Taking into account the overall situation in the new European Parliament, what could be its policy towards Ukraine? What would be prospects of Ukraine’s joining the EU, the peace process in Donbas and other important Ukrainian issues which the EU can influence?
The development in Ukraine as well as the shaping of the bilateral relationship EU – Ukraine is obviously at the core of the EU’s Eastern Neighborhood Policy and remains till today one of the most discussed and accompanied by all political groups in the European Parliament task and challenge for the EU’s foreign policy. A majority characterizes the partnership to be crucial for future stability at the European continent and a key for another development of EU- Russian Federation relations as well. The Left in the EP has stressed over the last years the necessity to turn to the inner-Ukrainian problems: fighting corruption, overcoming the systemic oligarchic structures in the national economy and their role in national politics as a kind of precondition for determining a deep rooted and comprehensive alternative towards completing the transformation of Ukrainian society successfully. This should include a decisive fight against right-wing extremism and the growing gap between rich and poor people in Ukraine.
Currently, there is some uncertainty among the political parties and groups in the European Parliament on how to interpret the result of the presidential elections. The move of President Volodymyr Zelensky to dismiss all Ministers in order to pave the way for early parliamentary elections as well as to dissolve the Rada was commented rather critical in mainstream media. Many were puzzled that he challenges the existing power structures without having yet established a party capable of nation-wide operations. Few journalists were smart enough to compare his move with what Macron did after winning the presidency of France. At the end, his newly founded party La Republique en Marche and won a historic victory in the parliamentary elections.
Zelensky managed to surprise and please his supporters by doing after the election what he promised during the campaign. We have yet to see whether he continues to do so when it comes to the most important issues of peace and social security. Indeed, taking into account recent polls in Ukraine most of the citizens expect a decisive policy for solving the ongoing conflict in the Eastern parts of the Republic and establishing real peace, to overcome corruption and the social gap in the society. He expressed himself so clearly pro-European that I consider it unlikely that he will be tackled openly from within the EU, although he was not the favorite candidate of the influential parties in Warsaw, Washington, Berlin, or Brussels. On the other hand it needs a crucial change in the policy of the Russian Federation’s authorities towards Ukraine as well contributing constructively to end the military confrontation and implement seriously the Minsk agreements’ obligations.
Regarding possible prospects of Ukraine joining the EU, they have been very dim already. There was never a serious undertaking in EU’s policies to make Ukraine full Member party to the EU in a short time. And also now, with almost 5 years’ experiences of implementing the Partnership agreement, most governments of EU Member States seem lacking in appetite for a speedy enlargement of the Union. After the agreement between Athens and Skopje on the name of North Macedonia, there is now a chance to move forward the Membership perspective of some Western Balkan countries. But Ukraine, I’m afraid, will continue a relationship on the terms of its association agreement during the years to come as there is no sufficient support for membership in the larger political parties and Member States. And the Ukrainian society must be aware that ahead an Membership in the EU the full implementation of the EU’s so called acquis communitaire must be realized, including the fulfillment of the Copenhagen criteria in the real functioning of the democratic and legal system in the country. From a left-wing perspective, this is a precondition too and therefore the complexity of an EU membership should become a matter of broad discussion among all citizens about the pluses and minuses of EU membership, organized both by governmental as well as civil society structures, in full transparency about the steps and efforts to be went by the society and leading finally to a public vote about it.

==*==

Tasks for this exercise -
[1] In the passage on the European Parliament's policy toward Ukraine, what agreement is said to give some Western Balkan countries a chance to move toward EU membership?
[2] Pick up the passage on the European Parliament's policy toward Ukraine right after its final sentence and keep writing.

Extracted entries -
==*==

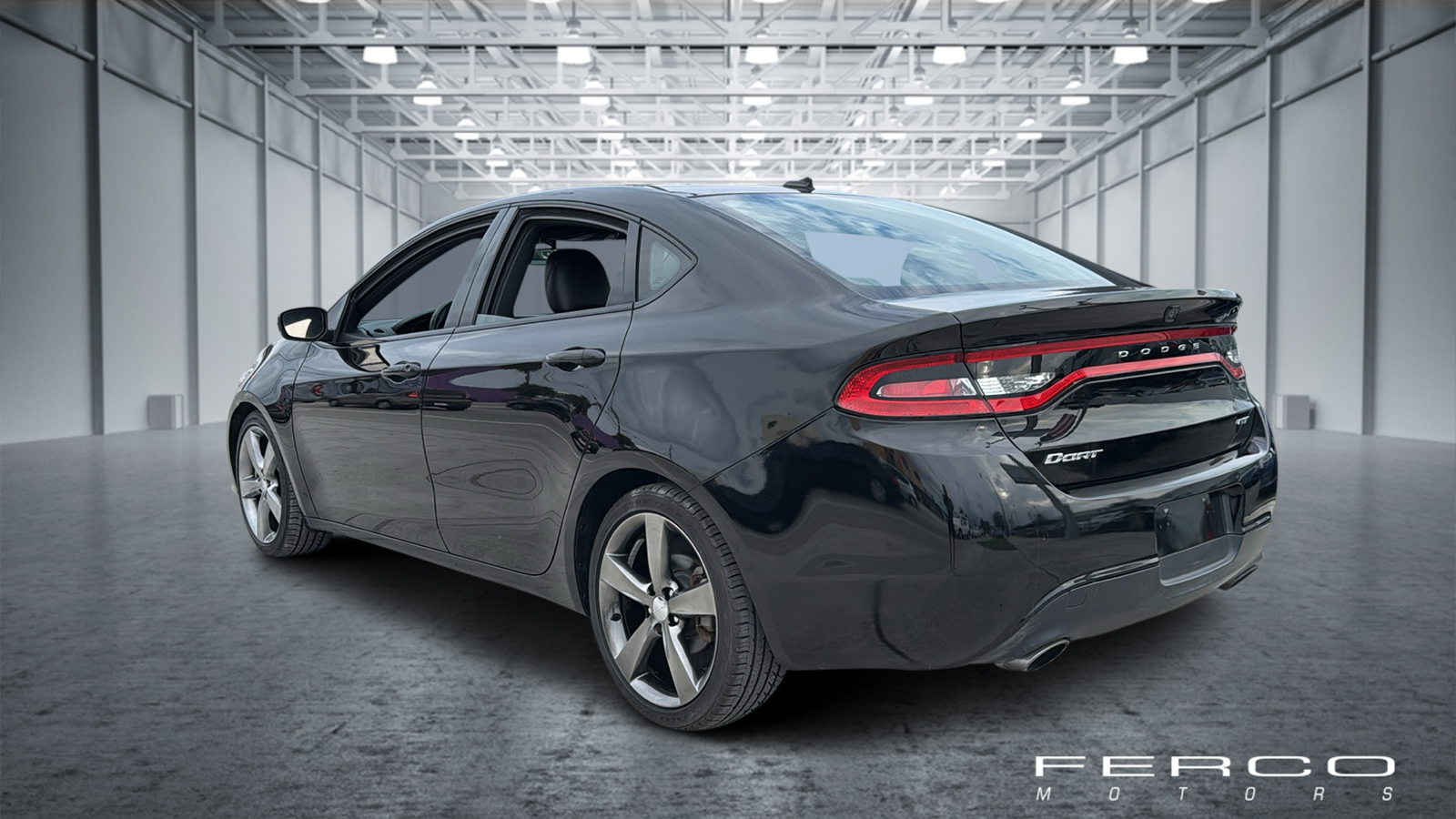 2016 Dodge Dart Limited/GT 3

==*==

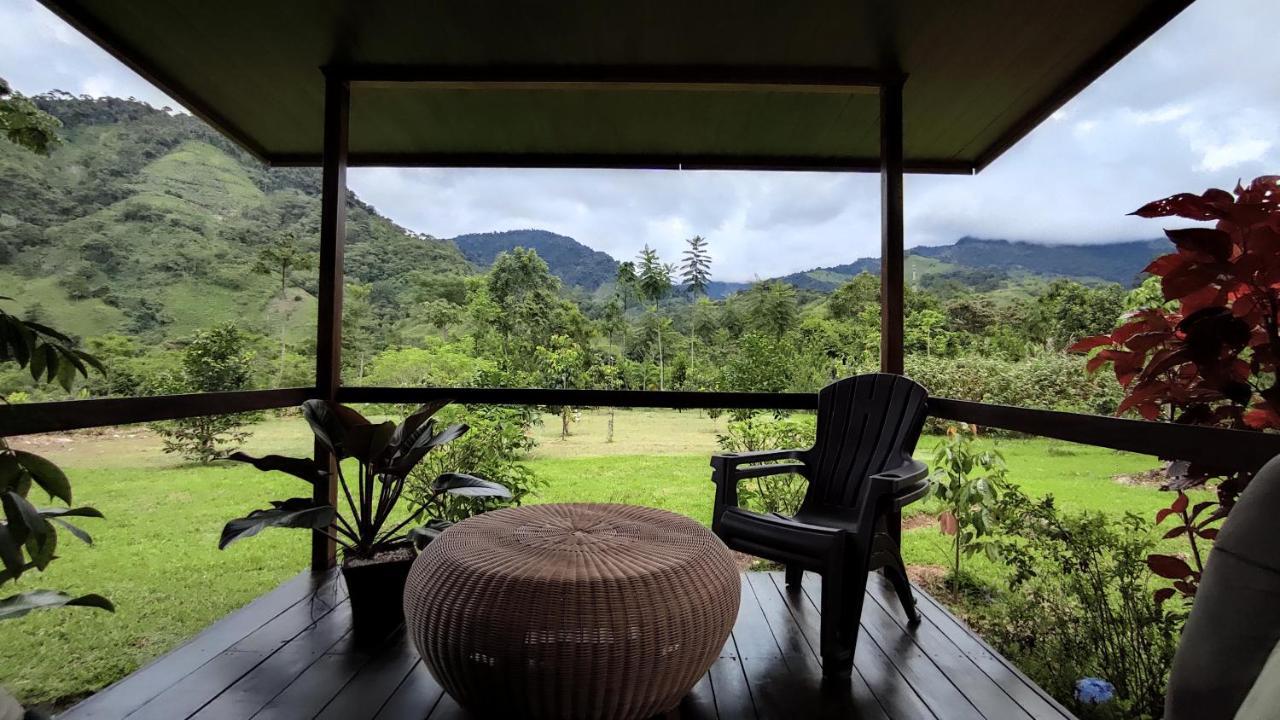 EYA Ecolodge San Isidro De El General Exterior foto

==*==

Written answers -
[1] The agreement between Athens and Skopje on the name of North Macedonia.

[2]
The majority the European Parliament supported the right-wing Ukrainian government in their policies on the conflict in Donbass and annexation of Crimea. Yet despite some attempts to promote more critical views on the socio-economic situation in Ukraine, it remains predominantly uncritical of rapid neoliberal reforms, violations of human rights, persecution of political opposition, nationalist legislation initiatives, Ukrainian radical nationalists? Why are these issues usually downplayed?
Your question is legitimate, absolutely. GUE/NGL, for example, has tried so often to point out the negative social consequences of the economic recipes prescribed by IMF and European Union. Unfortunately, decision makers remained indifferent. In particular, MEPs from the two biggest Polish parties wanted to rush Ukraine into economic reforms that would increase the countries ties – some might call it bondage – with its western neighburs as well as with the US. This said, I must admit that in recent months I gained the impression that some of the most influential MEPs in the conservative camp were losing patience with the outgoing government.
We managed to oblige the EU Commission to deliver written reports on the social consequences of policy measures related to the obligations attached to macro-financial assistance from the EU. As well as in direction of fighting corruption and strengthening the rule of law in the legal systems reforms. It remains to be observed and controlled by the new elected European Parliament which constituency will change a lot with more nationalist orientated populist parties from several EU Member states represented in the EP. We shouldn’t underestimate this aspect regarding the future EU-Ukraine relations. But I hope that the first such report linked to the reporting about implementation of the macro financial assistance obligations will provide us with an option to address more loudly the changes that need to be done in the economic framework provisions.
Curiously, on certain issues the radical left in the EP happens to take the same decisions as the far right, for example, in the resolution on Sentsov. What were the different motivations of the two camps which lead to the same vote in Sentsov’s case? Have there been other such cases of “agreeing” with the right wing?
My group had drafted its own textual proposal for a resolution on the case of Sentsov. If you read the resolution text, you will find a detailed and convincing expression of our concerns regarding human rights and judicial impartiality and independence. Two groups can vote “No” for very different reasons. And any voting and the reasons for the one or other Position should be made transparent and understandable for the public. Not necessary to repeat that did not accept the simplistic rethorics and accusations beyond the specific case in the mainstream resolution text.
What do you expect from the recently elected Ukrainian president Volodymyr Zelenskyi? Do you think he may win more sympathies of European progressive parties and movements than the previous president Petro Poroshenko?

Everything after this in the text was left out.